Rae Wynn-Grant, Ph.D.
DR. RAE WYNN-GRANT is a wildlife ecologist with an expertise in uncovering how human activity influences carnivore behavior and ecology. In particular, she focuses on the ecological and social drivers of human-carnivore conflict. Her current field system encompasses the central coast of California, where she is studying the unique ecology of carnivores in coastal zones, as well as the role of protected areas in connectivity of high-quality habitat for large carnivores.
Her previous research questions surrounded the ecological drivers of human-carnivore conflict with grizzly bears in the Northern Great Plains, black bears in the Western Great Basin, African lions in rural Kenya and Tanzania, as well as grizzly bears in the Greater Yellowstone Ecosystem.
Rae serves on the Board of Directors for NatureBridge, which connects young people to the wonder and science of the natural world and where she largely aids the organizations in their equity, inclusion, and diversity strategies.

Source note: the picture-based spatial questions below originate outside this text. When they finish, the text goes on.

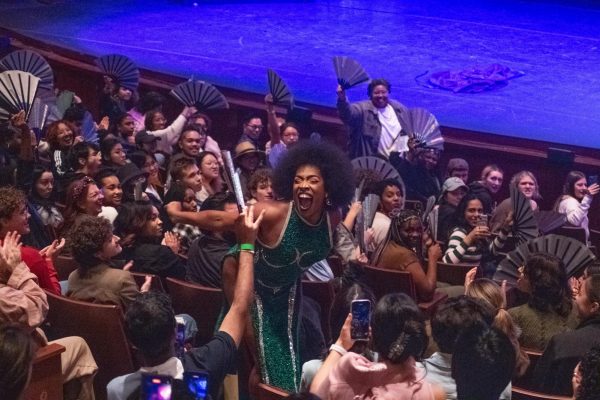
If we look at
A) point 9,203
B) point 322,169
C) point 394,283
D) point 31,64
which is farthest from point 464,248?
point 31,64

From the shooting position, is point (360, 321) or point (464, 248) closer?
point (360, 321)

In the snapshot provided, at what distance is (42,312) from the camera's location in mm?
3078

Rae received her B.S. in Environmental Studies from Emory University, her M.S. in Environmental Studies from Yale University, and her Ph.D. in Ecology and Evolution from Columbia University. She completed a Conservation Science Research and Teaching Postdoctoral fellowship with the Center for Biodiversity and Conservation at the American Museum of Natural History. She is currently a Research Faculty member at the Bren School of Environmental Science and Management leading carnivore research on the Jack and Laura Dangermond Preserve. She maintains a Research Fellow position with National Geographic Society focusing on carnivore conservation in partnership with the American Prairie Reserve and a Visiting Scientist position at the American Museum of Natural History.